------ ОТРЫВОК ТЕКСТА ------
Проверка заявлений т. т. Писарева и Литвин-Молотова подтвердила наличие крупных непорядков в работе Института им. Сербского, который в своих экспертизах обычно рекомендовал органам суда и следствия направлять на принудительное лечение с изоляцией всех обвинявшихся по ст. 58 и признанных невменяемыми.
Руководство института допускало нарушение законности, выражавшееся в том, что врачи-эксперты дела по политическим преступлениям не изучали, не докладывали их, а как правило, эти дела привозил в институт следователь КГБ за тридцать минут до начала экспертизы, сам докладывал суть дела, присутствовал при экспертизе и даче медицинского заключения.
------ СОБРАННЫЕ ДАННЫЕ ------
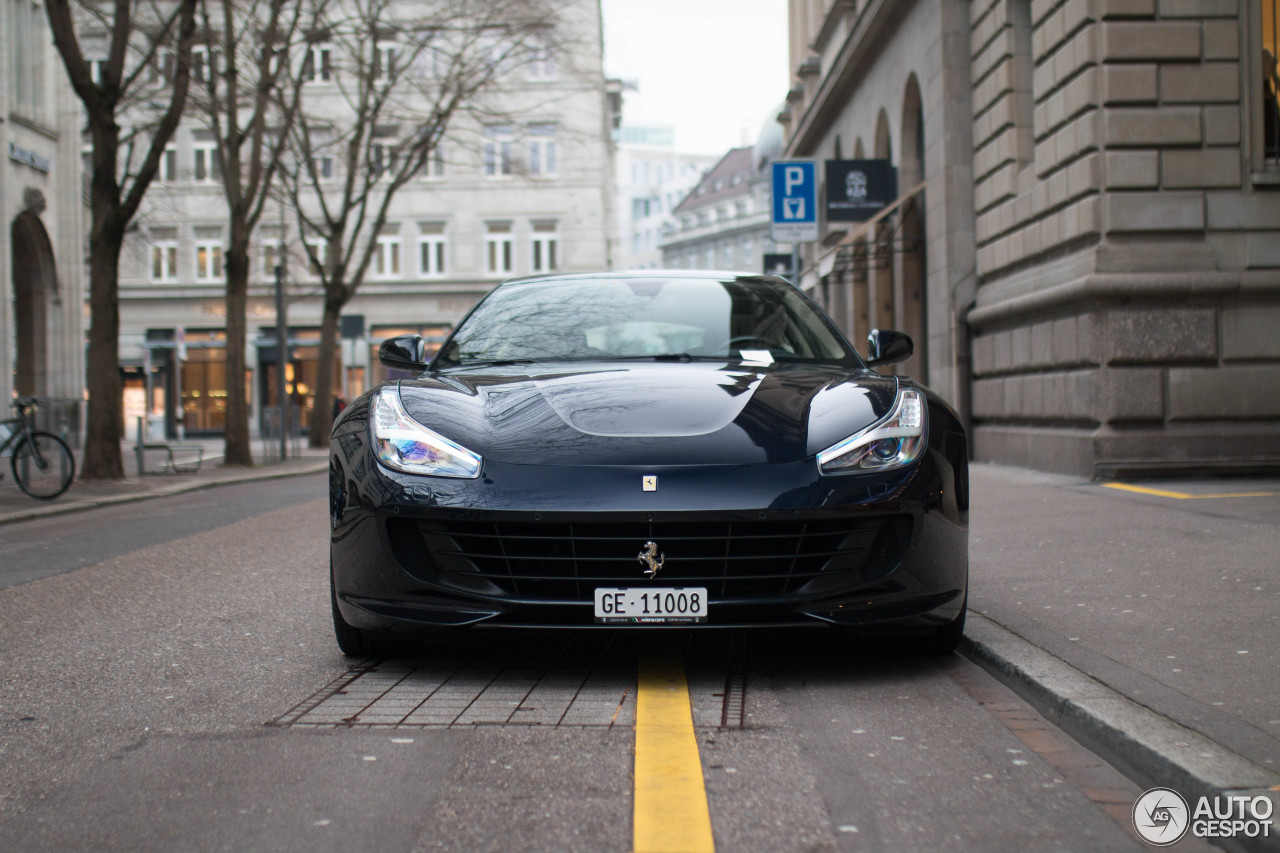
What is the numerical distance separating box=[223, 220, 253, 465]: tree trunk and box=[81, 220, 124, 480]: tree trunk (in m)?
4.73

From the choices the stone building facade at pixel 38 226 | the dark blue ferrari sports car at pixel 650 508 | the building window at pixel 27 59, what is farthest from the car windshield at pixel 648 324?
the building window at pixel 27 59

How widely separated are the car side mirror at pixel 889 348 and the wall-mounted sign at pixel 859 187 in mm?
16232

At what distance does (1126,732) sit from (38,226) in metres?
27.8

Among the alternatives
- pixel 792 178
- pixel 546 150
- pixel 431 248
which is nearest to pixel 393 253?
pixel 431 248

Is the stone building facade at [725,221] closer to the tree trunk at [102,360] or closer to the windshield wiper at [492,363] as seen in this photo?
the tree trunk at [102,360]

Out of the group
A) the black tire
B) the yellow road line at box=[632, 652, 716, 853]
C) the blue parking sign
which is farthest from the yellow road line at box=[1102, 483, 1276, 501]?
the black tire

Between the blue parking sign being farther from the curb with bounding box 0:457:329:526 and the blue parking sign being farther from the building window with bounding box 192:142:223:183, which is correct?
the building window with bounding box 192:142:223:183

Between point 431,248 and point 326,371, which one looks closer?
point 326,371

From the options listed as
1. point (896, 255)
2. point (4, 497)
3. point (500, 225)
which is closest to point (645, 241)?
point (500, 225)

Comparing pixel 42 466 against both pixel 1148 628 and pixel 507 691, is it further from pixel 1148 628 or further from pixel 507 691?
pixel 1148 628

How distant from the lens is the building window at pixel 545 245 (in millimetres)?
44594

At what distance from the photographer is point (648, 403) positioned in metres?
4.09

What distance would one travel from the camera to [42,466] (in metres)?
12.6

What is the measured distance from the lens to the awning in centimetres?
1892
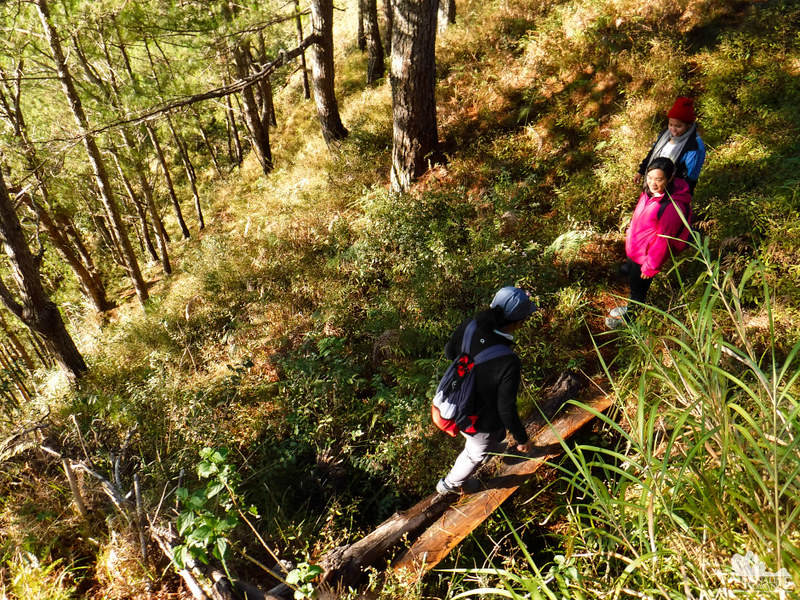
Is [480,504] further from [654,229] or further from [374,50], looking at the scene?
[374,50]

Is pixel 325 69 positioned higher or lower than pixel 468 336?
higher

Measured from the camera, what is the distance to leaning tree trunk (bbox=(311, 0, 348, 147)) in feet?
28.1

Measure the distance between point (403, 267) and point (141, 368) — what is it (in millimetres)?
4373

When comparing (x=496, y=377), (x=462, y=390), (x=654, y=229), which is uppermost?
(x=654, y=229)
------
------ СОБРАННЫЕ ДАННЫЕ ------
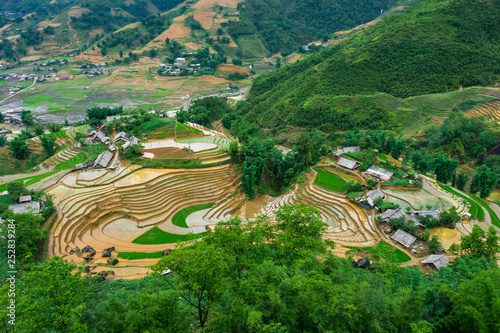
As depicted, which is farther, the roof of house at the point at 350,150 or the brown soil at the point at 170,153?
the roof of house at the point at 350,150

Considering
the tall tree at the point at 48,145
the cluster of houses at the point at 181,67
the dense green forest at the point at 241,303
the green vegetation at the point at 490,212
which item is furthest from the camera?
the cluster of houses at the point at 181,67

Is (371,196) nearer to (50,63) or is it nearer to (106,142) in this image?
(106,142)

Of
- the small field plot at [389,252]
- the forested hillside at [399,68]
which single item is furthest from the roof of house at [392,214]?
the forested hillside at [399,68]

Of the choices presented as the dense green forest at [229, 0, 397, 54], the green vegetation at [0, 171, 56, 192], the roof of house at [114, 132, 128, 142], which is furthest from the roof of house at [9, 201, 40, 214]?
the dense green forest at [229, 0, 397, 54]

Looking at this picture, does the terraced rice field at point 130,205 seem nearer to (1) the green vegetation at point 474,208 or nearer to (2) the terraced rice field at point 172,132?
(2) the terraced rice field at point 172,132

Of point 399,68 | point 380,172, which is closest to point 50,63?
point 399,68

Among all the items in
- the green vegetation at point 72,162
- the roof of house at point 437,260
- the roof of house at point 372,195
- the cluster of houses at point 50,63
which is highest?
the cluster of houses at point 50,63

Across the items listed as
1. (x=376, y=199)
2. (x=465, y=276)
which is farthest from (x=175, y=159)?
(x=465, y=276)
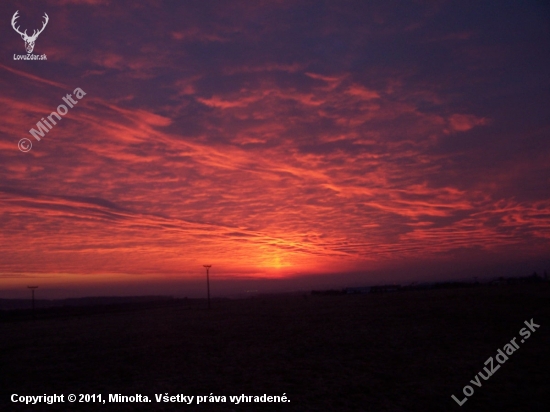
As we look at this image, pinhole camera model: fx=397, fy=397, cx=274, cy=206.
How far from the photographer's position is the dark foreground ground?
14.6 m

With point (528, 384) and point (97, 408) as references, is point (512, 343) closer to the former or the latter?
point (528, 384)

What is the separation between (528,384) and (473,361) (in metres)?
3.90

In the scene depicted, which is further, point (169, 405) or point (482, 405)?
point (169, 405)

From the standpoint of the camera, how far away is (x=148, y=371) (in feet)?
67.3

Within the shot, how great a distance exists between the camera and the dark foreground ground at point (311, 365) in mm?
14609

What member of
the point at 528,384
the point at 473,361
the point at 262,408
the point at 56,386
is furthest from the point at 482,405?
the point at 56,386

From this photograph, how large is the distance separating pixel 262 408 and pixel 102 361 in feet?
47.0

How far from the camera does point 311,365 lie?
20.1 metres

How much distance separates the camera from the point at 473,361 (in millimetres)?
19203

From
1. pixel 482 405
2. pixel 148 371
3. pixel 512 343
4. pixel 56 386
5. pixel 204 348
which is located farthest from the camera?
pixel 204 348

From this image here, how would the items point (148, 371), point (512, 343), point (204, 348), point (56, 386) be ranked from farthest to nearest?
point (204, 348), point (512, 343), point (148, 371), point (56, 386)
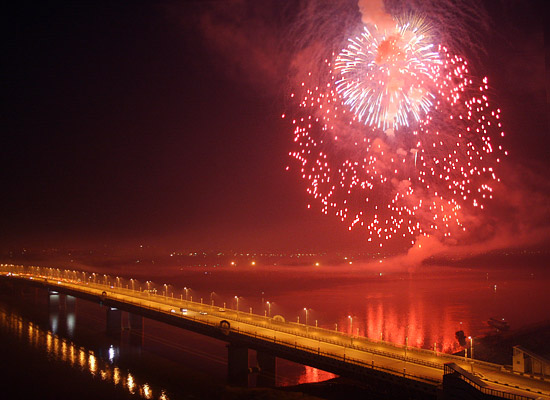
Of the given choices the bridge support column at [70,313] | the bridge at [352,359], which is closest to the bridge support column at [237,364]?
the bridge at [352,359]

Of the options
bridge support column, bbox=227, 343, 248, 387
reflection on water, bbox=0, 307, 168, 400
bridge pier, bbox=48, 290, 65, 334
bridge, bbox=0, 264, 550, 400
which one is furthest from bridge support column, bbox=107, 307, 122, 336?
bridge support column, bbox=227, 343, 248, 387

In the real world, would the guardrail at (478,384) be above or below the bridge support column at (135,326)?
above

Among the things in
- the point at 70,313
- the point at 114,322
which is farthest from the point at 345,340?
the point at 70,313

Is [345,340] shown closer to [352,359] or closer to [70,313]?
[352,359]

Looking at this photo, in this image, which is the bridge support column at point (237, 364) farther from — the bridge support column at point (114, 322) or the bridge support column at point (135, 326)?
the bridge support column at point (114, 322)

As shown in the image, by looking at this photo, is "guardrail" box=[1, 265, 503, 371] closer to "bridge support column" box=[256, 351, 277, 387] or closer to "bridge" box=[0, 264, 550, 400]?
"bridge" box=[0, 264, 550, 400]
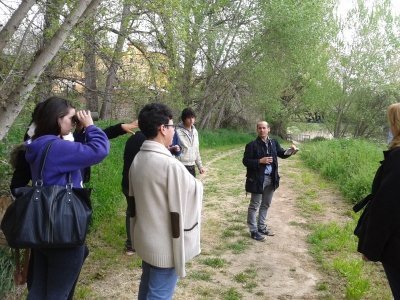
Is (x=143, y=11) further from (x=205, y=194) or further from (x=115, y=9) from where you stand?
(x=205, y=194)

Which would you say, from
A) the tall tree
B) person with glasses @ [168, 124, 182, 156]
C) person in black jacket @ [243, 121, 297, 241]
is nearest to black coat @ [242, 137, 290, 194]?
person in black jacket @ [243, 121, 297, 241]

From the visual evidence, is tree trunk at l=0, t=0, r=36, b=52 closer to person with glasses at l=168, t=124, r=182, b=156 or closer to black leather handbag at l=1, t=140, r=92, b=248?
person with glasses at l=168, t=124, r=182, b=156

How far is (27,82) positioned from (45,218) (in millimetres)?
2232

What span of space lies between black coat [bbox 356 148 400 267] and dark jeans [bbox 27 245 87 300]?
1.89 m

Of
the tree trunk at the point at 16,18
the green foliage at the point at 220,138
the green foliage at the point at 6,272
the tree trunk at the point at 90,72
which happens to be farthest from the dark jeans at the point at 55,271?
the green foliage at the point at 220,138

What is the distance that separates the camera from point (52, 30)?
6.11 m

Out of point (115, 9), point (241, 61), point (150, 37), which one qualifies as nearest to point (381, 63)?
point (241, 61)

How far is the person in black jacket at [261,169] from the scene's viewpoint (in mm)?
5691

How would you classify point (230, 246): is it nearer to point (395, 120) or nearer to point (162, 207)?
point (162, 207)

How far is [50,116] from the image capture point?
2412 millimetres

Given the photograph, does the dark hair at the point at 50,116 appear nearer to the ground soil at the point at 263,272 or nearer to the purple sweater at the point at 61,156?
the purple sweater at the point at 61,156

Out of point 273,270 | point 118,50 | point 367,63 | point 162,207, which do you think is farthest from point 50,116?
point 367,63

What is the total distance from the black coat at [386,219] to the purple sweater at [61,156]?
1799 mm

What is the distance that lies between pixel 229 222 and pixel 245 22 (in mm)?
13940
------
------ СОБРАННЫЕ ДАННЫЕ ------
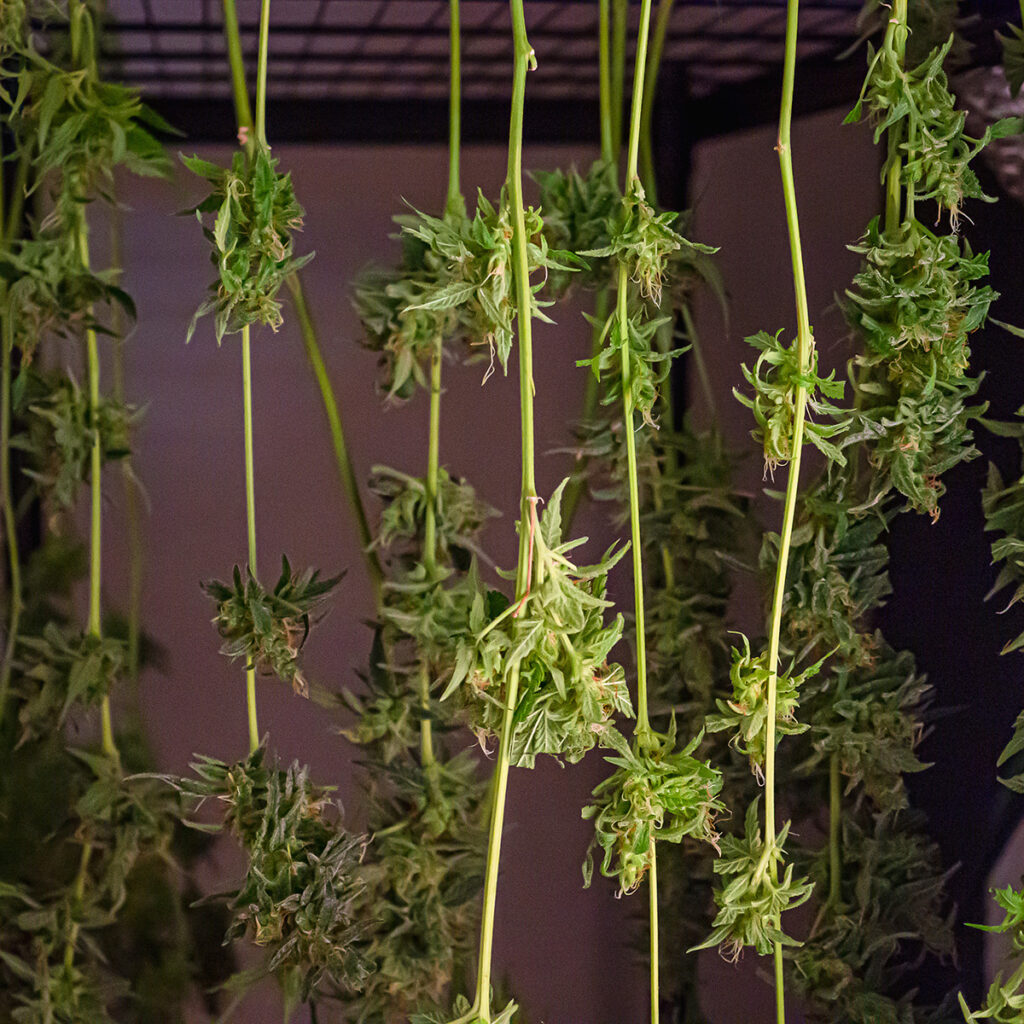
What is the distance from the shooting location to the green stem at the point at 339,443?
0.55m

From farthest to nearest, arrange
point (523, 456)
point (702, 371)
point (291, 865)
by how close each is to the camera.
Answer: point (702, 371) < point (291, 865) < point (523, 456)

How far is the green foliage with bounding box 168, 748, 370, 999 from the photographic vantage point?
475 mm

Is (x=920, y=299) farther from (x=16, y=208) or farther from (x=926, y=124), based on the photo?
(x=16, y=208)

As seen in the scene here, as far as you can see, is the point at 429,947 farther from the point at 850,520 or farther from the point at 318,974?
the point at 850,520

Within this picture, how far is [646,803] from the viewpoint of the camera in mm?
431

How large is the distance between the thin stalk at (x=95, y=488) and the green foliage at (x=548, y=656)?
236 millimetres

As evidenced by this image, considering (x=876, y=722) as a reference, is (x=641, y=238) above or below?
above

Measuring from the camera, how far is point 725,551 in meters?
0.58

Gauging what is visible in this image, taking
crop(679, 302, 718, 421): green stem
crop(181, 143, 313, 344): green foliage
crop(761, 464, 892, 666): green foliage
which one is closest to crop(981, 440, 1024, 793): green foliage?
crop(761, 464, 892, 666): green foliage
------
• ЗАДАНИЕ 1
Выпишите без изменений кусок из отрывка о проверке Института им. Сербского. Начните с места, где стоят слова «Руководство института допускало», и остановитесь после слов «даче медицинского заключения.».
• ЗАДАНИЕ 2
За сколько времени до начала экспертизы следователь КГБ привозил дела в институт, согласно отрывку о проверке Института им. Сербского?

• ОТВЕТ 1
Руководство института допускало нарушение законности, выражавшееся в том, что врачи-эксперты дела по политическим преступлениям не изучали, не докладывали их, а как правило, эти дела привозил в институт следователь КГБ за тридцать минут до начала экспертизы, сам докладывал суть дела, присутствовал при экспертизе и даче медицинского заключения.

• ОТВЕТ 2
За тридцать минут.